Logan Albright recently wrote about the folly of compulsory voting, support for which is apparently growing in Canada. He criticized the hypocrisy of an allegedly democratic society mandating a vote and then fining or jailing those who do not follow the mandate. He also pointed out the dangers of forcing uneducated and uninformed citizens to vote against their will. This problem is particularly revealing in Brazil, where illiterate candidates have exploited election laws to run absurd commercials and to assume the persona of silly characters such as a clown, Wonder Woman, Rambo, Crazy Dick, and Hamburger Face, each of which is worth googling for a chuckle. The incumbent clown, by the way, was just reelected on the campaign slogan “it can’t get any worse.” Multiple Barack Obamas and Osama bin Ladens were also running for office, as was, apparently, Jesus. The ballot in Brazil has become goofier than a middle-school election for class president.
Even in the United States, as the election of Barack Obama demonstrates, voting has become more about identity politics, fads, and personalities than about principle or platform. Just over a decade ago, Arnold Schwarzenegger became the Governor of California amid a field of second-rate celebrities while a former professional wrestler (the fake and not the Olympian kind of wrestling) Jesse “the Body” Ventura was winding up his term as the Governor of Minnesota. Today comedian Al Franken holds a seat in the United States Senate. It turns out that Brazil isn’t the only country that can boast having a clown in office.
No serious thinker believes that a Republican or Democratic politician has what it takes to boost the economy, facilitate peace, or generate liberty. The very function of a career politician is antithetical to market freedom; no foolish professional vote-getter ought to have the power he or she enjoys under the current managerial state system, but voting legitimates that power.
It is often said, “If you don’t vote, you can’t complain.” The counterpoint is that voting ensures your complicity with the policies that elected politicians will enact. If you don’t vote, you lack complicity. You are not morally blameworthy for resisting the system that infringes basic rights or that offends your sense of justice and reason. You have not bestowed credibility on the government with your formal participation in its most sacred ritual. The higher the number of voters who participate in an election, the more legitimacy there is for the favored projects of the elected politicians, and the more likely those politicians are to impose their will on the populace by way of legislation or other legal means.
Refusing to vote can send a message: get your act together or we won’t turn out at the polling stations. Low voter turnout undermines the validity of the entire political system. Abstention also demonstrates your power: just watch how the politicians grovel and scramble for your vote, promise you more than they can deliver, beg for your support. This is how it ought to be: Politicians need to work for your vote and to earn it. They need to prove that they are who they purport to be and that they stand for that which they purport to stand.
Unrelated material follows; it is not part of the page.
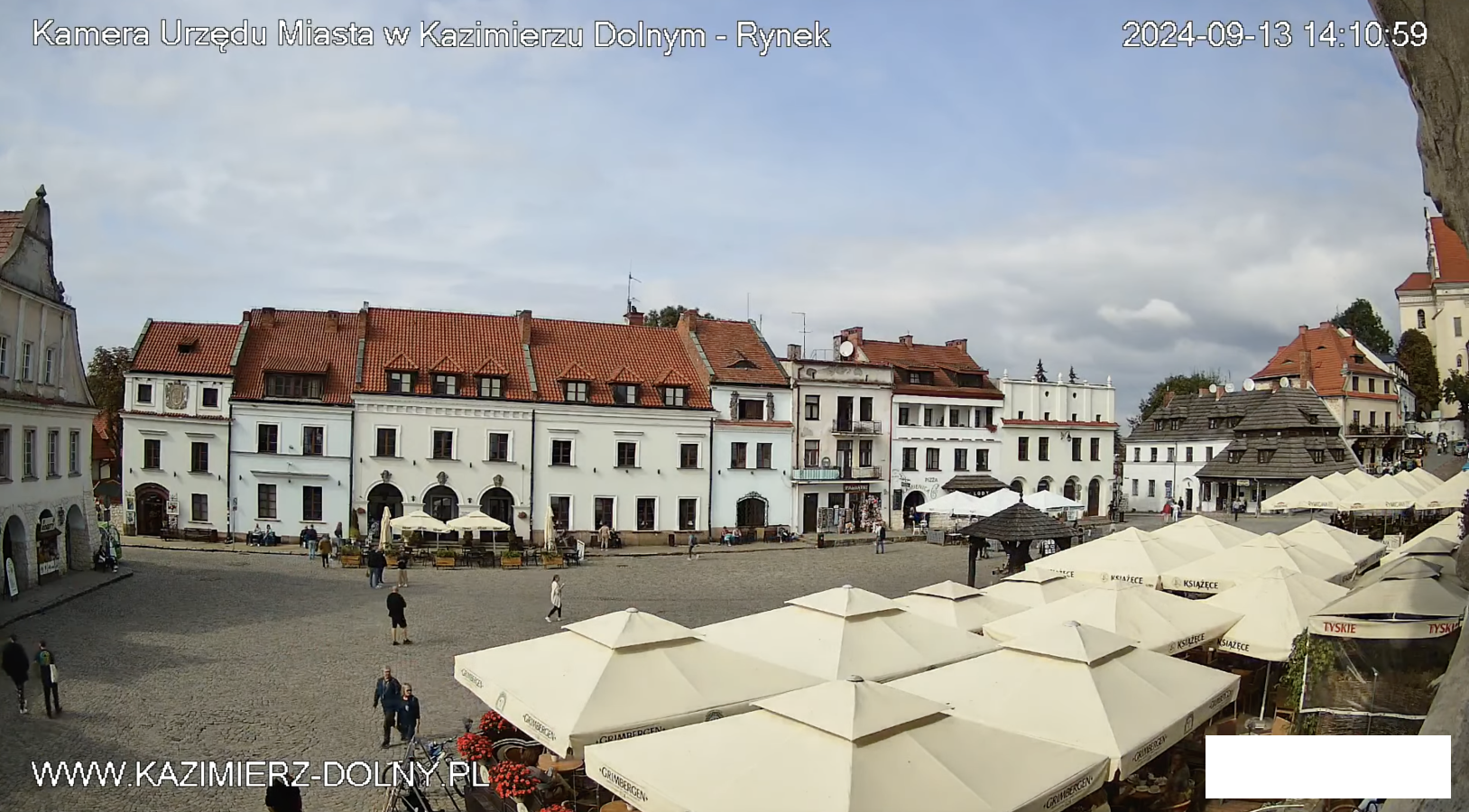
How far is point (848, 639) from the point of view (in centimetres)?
1140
If they can’t do this, they don’t deserve your vote.
Abstention is not apathy; it is the exercise of free expression, a voluntary act of legitimate and peaceful defiance, the realization of a right.
There are reasonable alternatives to absolute abstention: one is to vote for the rare candidate who does, in fact, seek out liberty, true liberty; another is to cast a protest vote for a candidate outside the mainstream. Regardless, your vote is a representation of your person, the indicia of your moral and ethical beliefs. It should not be dispensed with lightly.
If you have the freedom not to vote, congratulations: you still live in a society with a modicum of liberty. Your decision to exercise your liberty is yours alone. Choose wisely.